Published on 8 February 2022 at 22:00

Every story needs structure. There, I said it. Don't come at me, pantsers, I promise you will agree with me as well after reading this blogpost. Because even if you don't like to plan a thing for your stories, you should at least use this amount of structure...

I don't care if you plan every scene, character and plot twist beforehand. You do you! What I do care about is that you write a story that keeps your reader interested and engaged. The way to do that is to give your story a clear beginning, middle and end. Also known as the 3-Act Structure. It's a structure most used by novelists, screenwriters, and other storytellers. Why? Because it works.

I could talk for hours about how each act of your story should look like, but today I will cover the basics to get you going. For starters, I would recommend you to open a new note document or grab a fresh piece of paper and start thinking about the main parts of each act of your story. Ready? Here's what I would recommend you to incorporate in each act.

The beginning of your story (Act 1) should get your reader hooked to your story. They need to want to keep reading, right? You haven't gone through writing an entire book just for them to stop after half a chapter. Two ways to do that are to introduce your readers to the world and the characters you've created (but don't overindulge them!) and to ruffle some feathers with an inciting incident. Do that and they will keep flipping those pages before they know it.

The middle of your story (Act 2) must keep your reader invested and make them care for your characters. In everything we do, action is reaction (Simon Leviev, anyone?) and that matters most to this part of your story! Don't be afraid to pull on your reader's heartstrings a little bit. Or a lot. It's all up to you. Either way, you want your readers to feel invested. A way to do that is through plot twists. My ab-so-lute favorite things to write! If you've read some of my work, you'd know. What's a story if it doesn't involve any good twists, huh?

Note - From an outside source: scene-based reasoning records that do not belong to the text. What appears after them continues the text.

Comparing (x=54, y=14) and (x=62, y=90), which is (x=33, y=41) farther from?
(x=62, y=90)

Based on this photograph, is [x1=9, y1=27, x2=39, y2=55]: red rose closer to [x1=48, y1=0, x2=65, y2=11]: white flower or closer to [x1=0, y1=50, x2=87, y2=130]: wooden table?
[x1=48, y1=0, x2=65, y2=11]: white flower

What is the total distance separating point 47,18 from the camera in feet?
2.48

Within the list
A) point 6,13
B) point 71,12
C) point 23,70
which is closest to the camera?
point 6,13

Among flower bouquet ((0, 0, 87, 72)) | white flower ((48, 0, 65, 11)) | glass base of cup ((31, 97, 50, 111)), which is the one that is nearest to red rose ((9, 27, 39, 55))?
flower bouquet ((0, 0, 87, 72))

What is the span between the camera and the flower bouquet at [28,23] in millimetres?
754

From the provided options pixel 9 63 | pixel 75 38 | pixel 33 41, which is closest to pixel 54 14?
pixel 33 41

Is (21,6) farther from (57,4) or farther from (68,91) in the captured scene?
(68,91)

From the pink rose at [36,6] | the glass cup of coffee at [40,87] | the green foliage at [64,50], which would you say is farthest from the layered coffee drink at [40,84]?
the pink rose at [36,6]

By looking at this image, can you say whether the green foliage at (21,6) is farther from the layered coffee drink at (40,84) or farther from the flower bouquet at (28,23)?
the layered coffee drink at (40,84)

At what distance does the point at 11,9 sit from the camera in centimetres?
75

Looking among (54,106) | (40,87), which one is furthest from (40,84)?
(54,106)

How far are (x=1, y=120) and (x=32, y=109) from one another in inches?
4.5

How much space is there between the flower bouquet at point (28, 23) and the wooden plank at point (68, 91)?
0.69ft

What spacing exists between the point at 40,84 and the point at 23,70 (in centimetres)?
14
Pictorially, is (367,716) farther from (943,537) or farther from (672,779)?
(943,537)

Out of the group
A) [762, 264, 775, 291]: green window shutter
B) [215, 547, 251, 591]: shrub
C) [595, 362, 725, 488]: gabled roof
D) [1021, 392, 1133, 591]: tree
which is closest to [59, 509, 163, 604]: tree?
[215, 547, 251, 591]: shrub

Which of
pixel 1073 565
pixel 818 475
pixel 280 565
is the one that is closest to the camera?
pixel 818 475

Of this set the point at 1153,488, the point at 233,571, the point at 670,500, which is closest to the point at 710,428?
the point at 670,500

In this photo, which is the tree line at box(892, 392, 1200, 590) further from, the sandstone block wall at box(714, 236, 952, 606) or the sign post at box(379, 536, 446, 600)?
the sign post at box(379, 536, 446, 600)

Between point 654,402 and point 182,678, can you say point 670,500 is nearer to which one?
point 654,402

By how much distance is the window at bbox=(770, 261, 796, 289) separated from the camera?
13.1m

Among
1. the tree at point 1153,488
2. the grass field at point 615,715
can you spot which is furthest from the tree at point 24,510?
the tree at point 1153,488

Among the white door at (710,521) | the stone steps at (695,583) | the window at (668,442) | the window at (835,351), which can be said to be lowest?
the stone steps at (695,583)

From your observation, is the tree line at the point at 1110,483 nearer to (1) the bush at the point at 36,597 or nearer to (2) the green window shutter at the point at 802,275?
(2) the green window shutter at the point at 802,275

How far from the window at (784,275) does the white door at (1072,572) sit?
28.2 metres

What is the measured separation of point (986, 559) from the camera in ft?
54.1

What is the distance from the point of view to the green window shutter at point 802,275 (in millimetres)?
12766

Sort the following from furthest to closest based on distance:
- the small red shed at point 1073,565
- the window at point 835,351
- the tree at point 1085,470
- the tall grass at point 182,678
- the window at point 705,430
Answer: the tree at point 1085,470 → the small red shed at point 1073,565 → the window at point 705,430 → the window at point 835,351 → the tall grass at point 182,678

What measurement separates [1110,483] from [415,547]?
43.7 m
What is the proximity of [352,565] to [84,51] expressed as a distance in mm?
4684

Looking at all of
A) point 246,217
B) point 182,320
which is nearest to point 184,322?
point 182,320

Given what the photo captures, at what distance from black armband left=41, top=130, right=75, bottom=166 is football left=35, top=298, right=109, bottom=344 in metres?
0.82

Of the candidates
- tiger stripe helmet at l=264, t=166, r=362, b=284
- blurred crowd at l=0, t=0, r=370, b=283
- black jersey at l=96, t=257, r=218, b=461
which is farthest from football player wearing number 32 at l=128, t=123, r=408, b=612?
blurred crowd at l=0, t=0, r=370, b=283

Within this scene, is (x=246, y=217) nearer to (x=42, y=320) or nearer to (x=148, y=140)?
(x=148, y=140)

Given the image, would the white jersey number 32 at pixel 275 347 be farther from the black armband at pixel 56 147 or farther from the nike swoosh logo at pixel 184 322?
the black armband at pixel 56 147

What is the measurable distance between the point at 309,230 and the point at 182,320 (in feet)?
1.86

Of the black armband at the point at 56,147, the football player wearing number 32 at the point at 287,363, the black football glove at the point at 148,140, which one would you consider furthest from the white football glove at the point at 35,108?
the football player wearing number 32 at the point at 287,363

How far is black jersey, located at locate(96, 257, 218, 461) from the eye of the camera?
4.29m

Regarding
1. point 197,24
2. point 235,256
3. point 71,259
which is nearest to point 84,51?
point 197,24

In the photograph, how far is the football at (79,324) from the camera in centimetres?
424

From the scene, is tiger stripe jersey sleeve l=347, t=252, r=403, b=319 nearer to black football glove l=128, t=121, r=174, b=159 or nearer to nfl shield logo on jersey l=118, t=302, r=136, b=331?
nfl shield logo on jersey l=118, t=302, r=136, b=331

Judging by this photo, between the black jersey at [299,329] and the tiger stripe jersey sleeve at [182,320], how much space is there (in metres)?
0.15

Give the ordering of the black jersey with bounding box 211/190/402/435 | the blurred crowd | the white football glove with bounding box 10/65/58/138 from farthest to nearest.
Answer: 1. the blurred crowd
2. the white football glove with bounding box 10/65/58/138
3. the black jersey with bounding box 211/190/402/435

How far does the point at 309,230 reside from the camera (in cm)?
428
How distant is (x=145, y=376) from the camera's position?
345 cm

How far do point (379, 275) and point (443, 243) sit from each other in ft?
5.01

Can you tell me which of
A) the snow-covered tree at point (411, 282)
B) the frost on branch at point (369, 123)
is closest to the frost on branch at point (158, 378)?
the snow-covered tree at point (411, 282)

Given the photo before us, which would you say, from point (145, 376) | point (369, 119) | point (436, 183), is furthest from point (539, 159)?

The end of your story (Act 3) should incite an eruption of emotions for your reader. This is what they've been waiting for! They want to read how your main character wins the battle against the villain! They want to know if those two finally get together! Whatever it is you're writing about, they want to know how it ends. However, you shouldn't make it too easy for them (your characters, I mean). Make their world crumble. Kill your darlings. Or don't. Either way, it's time to give your reader some answers. And lessons. Show everyone what your characters have learned from this entire adventure.

And that's it. That's the absolute minimum of how you should structure your story. Have you started brainstorming already? Don't worry if you aren't overflowing with ideas just yet. Give it time. All I want to say is: please know where your story is going when you start writing it. It will only make your work better. I promise.